Tugas : Membantu Gubernur Bali dalam menentukan Kebijakan di Bidang Pengelolaan Keuangan Daerah

Fungsi :

a.     Merumuskan Kebijakan Umum Pengelolaan  Keuangan Daerah.

b.     Melaksanakan pengelolaan dan mengkoordinasikan pelayanan adminstrasi keuangan kepada SKPD.

c.      Melaksanakan Evaluasi Ranperda tentang APBD, Perubahan APBD, dan pertanggungjawaban APBD Kabupaten/Kota.

d.     Memfasilitasi Pengelolaan Keuangan Kabupaten/Kota.

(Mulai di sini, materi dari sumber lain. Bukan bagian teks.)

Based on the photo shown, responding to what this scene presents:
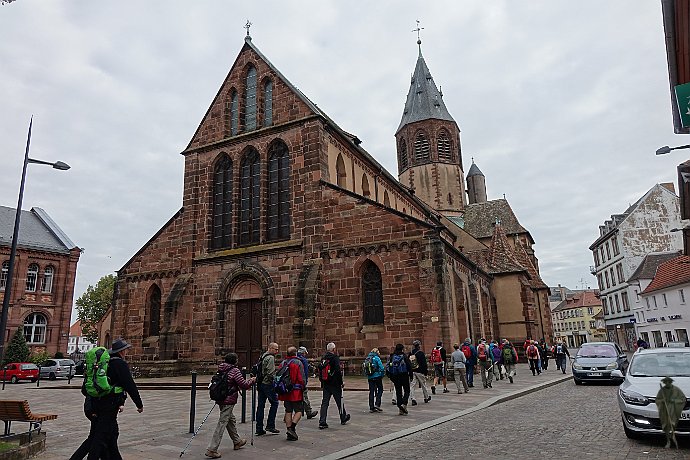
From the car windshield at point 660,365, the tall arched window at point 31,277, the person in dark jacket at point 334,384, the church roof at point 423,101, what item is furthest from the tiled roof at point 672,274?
the tall arched window at point 31,277

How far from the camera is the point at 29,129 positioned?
1398cm

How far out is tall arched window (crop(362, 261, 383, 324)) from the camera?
63.8 feet

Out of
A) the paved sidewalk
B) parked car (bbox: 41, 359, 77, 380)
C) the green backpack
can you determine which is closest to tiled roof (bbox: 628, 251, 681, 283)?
the paved sidewalk

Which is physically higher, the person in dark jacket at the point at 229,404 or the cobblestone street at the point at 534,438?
the person in dark jacket at the point at 229,404

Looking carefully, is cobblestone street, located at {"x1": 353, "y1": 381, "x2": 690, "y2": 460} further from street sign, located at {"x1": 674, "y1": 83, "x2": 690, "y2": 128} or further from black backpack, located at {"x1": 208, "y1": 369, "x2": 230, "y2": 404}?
street sign, located at {"x1": 674, "y1": 83, "x2": 690, "y2": 128}

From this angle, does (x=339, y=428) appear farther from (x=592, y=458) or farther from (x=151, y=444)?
(x=592, y=458)

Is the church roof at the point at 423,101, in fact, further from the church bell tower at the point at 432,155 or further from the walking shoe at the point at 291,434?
the walking shoe at the point at 291,434

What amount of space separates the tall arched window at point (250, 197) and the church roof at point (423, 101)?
33415 millimetres

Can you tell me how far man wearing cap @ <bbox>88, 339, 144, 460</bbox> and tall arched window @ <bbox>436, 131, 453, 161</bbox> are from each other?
49726 mm

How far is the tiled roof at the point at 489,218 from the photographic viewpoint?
51156 millimetres

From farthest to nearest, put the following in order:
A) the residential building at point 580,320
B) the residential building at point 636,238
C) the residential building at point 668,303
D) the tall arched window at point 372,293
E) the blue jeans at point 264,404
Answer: the residential building at point 580,320, the residential building at point 636,238, the residential building at point 668,303, the tall arched window at point 372,293, the blue jeans at point 264,404

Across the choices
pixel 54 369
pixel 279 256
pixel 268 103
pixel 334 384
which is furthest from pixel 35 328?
pixel 334 384

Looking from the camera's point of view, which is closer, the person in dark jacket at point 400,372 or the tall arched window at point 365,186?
the person in dark jacket at point 400,372

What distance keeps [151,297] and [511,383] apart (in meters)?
17.6
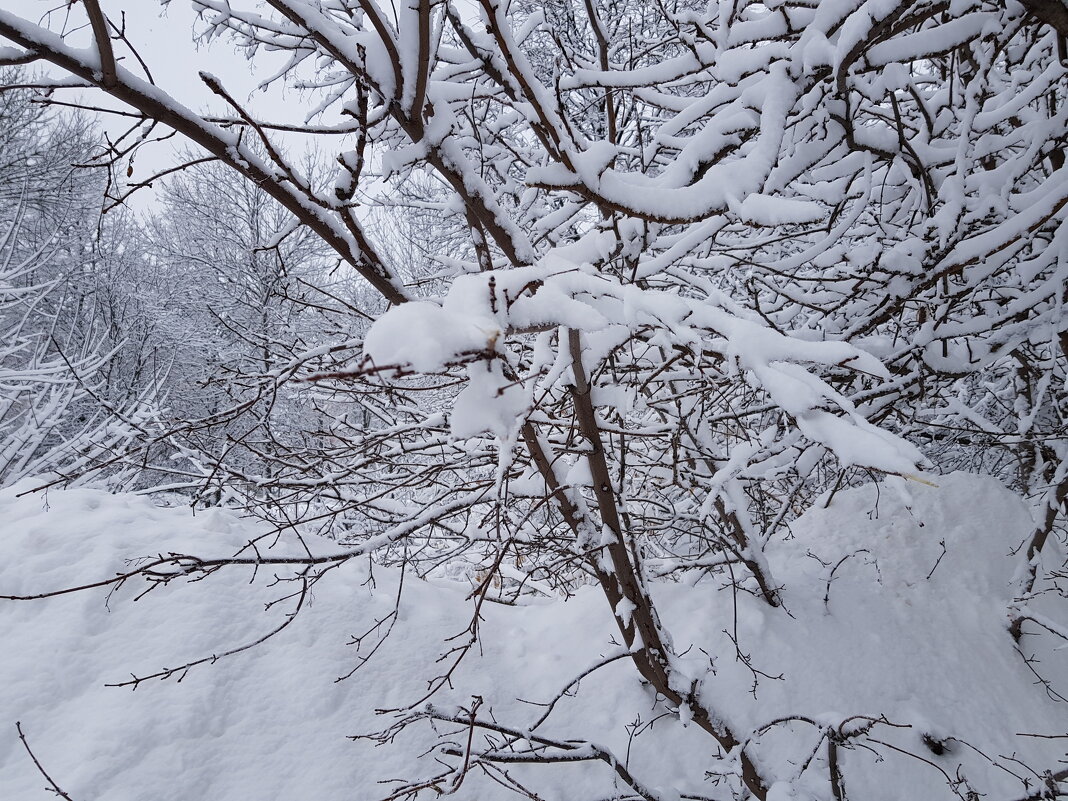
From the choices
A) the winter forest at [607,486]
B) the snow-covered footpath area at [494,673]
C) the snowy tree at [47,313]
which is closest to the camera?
the winter forest at [607,486]

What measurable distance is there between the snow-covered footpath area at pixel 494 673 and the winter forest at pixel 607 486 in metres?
0.01

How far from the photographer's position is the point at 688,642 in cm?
267

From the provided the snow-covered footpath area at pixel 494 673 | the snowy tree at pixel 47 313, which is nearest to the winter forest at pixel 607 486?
the snow-covered footpath area at pixel 494 673

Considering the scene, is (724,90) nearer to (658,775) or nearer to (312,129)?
(312,129)

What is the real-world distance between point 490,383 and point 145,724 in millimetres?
2309

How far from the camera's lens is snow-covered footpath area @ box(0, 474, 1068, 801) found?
1.96m

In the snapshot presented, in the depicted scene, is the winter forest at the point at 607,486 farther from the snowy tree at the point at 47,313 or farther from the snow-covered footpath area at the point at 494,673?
the snowy tree at the point at 47,313

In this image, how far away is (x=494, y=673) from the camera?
258cm

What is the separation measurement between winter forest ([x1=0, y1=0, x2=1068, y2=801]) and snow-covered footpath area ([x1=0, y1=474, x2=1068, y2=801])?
15 millimetres

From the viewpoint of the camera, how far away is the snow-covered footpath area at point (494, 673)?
1959mm

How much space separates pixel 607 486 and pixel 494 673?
1.38 m

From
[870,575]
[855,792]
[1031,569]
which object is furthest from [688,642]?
[1031,569]

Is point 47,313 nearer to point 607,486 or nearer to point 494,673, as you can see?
point 494,673

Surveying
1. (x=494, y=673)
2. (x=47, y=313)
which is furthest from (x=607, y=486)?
(x=47, y=313)
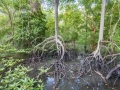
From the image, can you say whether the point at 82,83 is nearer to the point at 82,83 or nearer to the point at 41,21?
the point at 82,83

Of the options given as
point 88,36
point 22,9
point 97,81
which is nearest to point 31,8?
point 22,9

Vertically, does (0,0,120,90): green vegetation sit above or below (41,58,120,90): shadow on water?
above

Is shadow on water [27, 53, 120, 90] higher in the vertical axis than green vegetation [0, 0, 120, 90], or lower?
lower

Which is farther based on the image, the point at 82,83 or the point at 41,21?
the point at 41,21

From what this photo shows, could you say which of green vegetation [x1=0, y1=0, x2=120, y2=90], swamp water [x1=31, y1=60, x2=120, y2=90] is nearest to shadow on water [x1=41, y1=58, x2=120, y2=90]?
swamp water [x1=31, y1=60, x2=120, y2=90]

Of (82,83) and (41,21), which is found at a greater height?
(41,21)

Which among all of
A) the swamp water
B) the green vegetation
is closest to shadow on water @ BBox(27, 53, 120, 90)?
the swamp water

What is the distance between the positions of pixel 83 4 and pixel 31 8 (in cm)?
296

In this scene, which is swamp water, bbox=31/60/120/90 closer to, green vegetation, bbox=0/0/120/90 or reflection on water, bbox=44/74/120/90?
reflection on water, bbox=44/74/120/90

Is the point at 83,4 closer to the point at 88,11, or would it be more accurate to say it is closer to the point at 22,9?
the point at 88,11

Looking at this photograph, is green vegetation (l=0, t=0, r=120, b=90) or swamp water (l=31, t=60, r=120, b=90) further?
Result: green vegetation (l=0, t=0, r=120, b=90)

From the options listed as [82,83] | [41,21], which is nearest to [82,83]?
[82,83]

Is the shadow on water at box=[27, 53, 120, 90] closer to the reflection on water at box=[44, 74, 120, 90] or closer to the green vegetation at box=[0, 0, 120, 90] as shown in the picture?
the reflection on water at box=[44, 74, 120, 90]

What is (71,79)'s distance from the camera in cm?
459
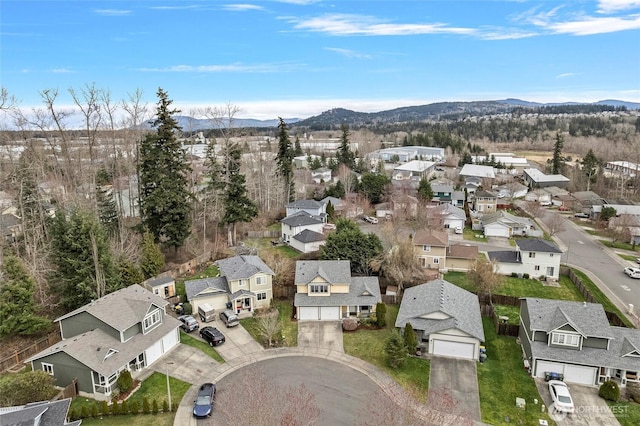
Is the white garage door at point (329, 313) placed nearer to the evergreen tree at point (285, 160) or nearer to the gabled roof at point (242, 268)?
the gabled roof at point (242, 268)

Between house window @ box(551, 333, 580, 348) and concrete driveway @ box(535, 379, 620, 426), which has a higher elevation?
house window @ box(551, 333, 580, 348)

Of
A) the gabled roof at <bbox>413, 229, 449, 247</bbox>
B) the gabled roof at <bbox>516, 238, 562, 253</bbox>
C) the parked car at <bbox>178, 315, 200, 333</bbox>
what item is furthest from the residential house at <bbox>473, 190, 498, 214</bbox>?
the parked car at <bbox>178, 315, 200, 333</bbox>

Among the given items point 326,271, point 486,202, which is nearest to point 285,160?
point 326,271

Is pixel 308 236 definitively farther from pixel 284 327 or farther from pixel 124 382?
pixel 124 382

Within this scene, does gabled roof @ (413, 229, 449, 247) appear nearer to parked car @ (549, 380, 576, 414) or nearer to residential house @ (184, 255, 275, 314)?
residential house @ (184, 255, 275, 314)

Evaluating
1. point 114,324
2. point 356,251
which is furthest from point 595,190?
point 114,324

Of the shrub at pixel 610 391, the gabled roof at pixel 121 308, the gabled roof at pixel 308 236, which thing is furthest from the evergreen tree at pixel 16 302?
the shrub at pixel 610 391
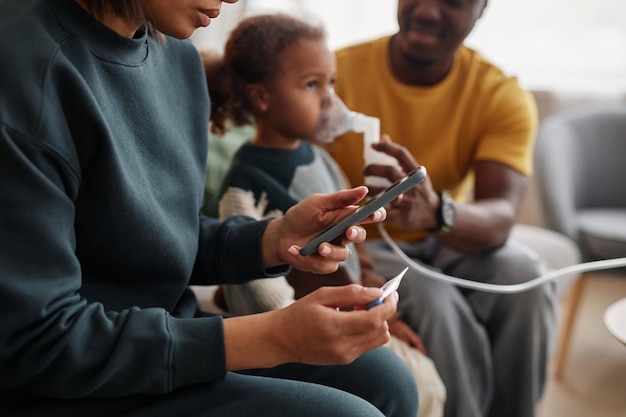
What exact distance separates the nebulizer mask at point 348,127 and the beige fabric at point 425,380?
1.02ft

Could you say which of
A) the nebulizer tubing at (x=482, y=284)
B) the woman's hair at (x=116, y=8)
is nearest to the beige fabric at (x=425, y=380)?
the nebulizer tubing at (x=482, y=284)

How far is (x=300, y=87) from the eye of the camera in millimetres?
1394

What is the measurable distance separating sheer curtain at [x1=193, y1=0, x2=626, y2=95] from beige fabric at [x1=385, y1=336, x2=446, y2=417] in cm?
180

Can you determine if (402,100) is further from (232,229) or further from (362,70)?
(232,229)

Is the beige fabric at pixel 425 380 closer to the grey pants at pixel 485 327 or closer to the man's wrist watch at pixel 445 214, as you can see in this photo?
the grey pants at pixel 485 327

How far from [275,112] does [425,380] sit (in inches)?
21.8

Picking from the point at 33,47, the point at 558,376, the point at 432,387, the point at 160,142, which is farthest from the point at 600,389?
the point at 33,47

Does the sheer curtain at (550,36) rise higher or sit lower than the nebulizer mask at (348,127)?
lower

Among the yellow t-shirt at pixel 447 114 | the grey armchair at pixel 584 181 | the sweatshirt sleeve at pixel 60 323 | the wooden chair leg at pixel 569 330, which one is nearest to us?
the sweatshirt sleeve at pixel 60 323

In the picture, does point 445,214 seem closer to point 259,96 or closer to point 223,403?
point 259,96

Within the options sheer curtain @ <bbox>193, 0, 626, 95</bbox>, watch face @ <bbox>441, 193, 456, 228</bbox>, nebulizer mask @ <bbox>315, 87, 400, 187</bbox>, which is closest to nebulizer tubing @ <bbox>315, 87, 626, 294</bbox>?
nebulizer mask @ <bbox>315, 87, 400, 187</bbox>

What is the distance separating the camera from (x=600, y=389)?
2107 millimetres

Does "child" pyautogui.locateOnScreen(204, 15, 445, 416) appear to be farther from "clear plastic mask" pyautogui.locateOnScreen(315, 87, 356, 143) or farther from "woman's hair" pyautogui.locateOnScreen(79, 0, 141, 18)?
"woman's hair" pyautogui.locateOnScreen(79, 0, 141, 18)

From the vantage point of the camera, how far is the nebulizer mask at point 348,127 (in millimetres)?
1432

Berdasarkan Peraturan Gubernur Nomor 37 Tahun 2013 tentang Rincian Tugas Pokok Sekretariat Daerah Provinsi Bali, tugas pokok dan fungsi Kepala Biro Keuangan Setda Provinsi Bali adalah :

1.    menyusun, mengkoordinasikan rencana dan program kerja Biro;

2.    merumuskan kebijakan umum Pengelolaan Keuangan Daerah berdasarkan kewenangan;

3.    mendistribusikan tugas kepada bawahan;

4.    menilai prestasi kerja bawahan;

5.    mengkoordinasikan para Kepala Bagian;

6.    memberi petunjuk kepada Kepala Bagian untuk mengadakan koordinasi dengan SKPD sesuai dengan bidang tugasnya;

7.    merumuskan sasaran yang hendak dicapai berdasarkan skala prioritas dan dana yang tersedia sebagai dasar dalam pelaksanaan tugas;

8.    melaksanakan pengelolaan, koordinasi dan pelayanan administrasi keuangan kepada SKPD;

9.    melakukan otorisasi Rancangan DPA;

10.  menandatangani DPA, Anggaran Kas dan SPD;

11.  menyusun rancangan APBD dan Perubahan APBD;

12.  melaksanakan Sistem Akuntansi dan Pelaporan Keuangan Daerah;

13.  menyusun laporan keuangan daerah dalam rangka pertanggungjawaban pelaksanaan APBD;

14.  menyusun perhitungan alokasi bagi hasil dan pencairan Pajak Daerah kepada Kabupaten/Kota;

15.  menandatangani Surat Perintah Pencairan Dana (SP2D), Daftar Penguji, surat-surat berharga lainnya atas beban APBD atas nama Gubernur berdasarkan DPA, SPD;

16.melaksanakan Akuntansi Keuangan Daerah;

17.menyusun laporan Kinerja semester I dan pronogsis 6 (enam) bulan berikutnya serta Laporan Pertangungjawaban Pelaksanaan APBD;

18.  melaksanakan Evaluasi Rancangan Peraturan Daerah tentang APBD/Perubahan APBD Kabupaten/Kota dan Peraturan  Bupati/Walikota tentang Penjabaran APBD/Penjabaran Perubahan APBD Kabupaten/Kota;

19.  melaksanakan Evaluasi Rancangan Peraturan Daerah tentang Pertanggungjawaban Pelaksanaan APBD Kabupaten/Kota dan Peraturan Bupati/Walikota tentang Penjabaran Pertanggung jawaban Pelaksanaan APBD Kabupaten/Kota;

20.  mengolah bahan, data, dan menyiapkan rumusan Indikator Kinerja Utama, Penetapan Kinerja, dan Laporan Akuntabilitas Kinerja Instansi Pemerintah Provinsi Bali;

21.  memfasilitasi pengelolaan keuangan Kabupaten/Kota;

22.melaksanakan pengelolaan keuangan Belanja Tidak Langsung Non Belanja Pegawai dan Pembiayaan;

23.melaksanakan sistem pengendalian intern;

24.melaksanakan tugas kedinasan lainnya yang ditugaskan oleh atasan; dan

25.melaporkan hasil pelaksanaan tugas kepada Sekretaris Daerah  melalui Asisten Administrasi Umum.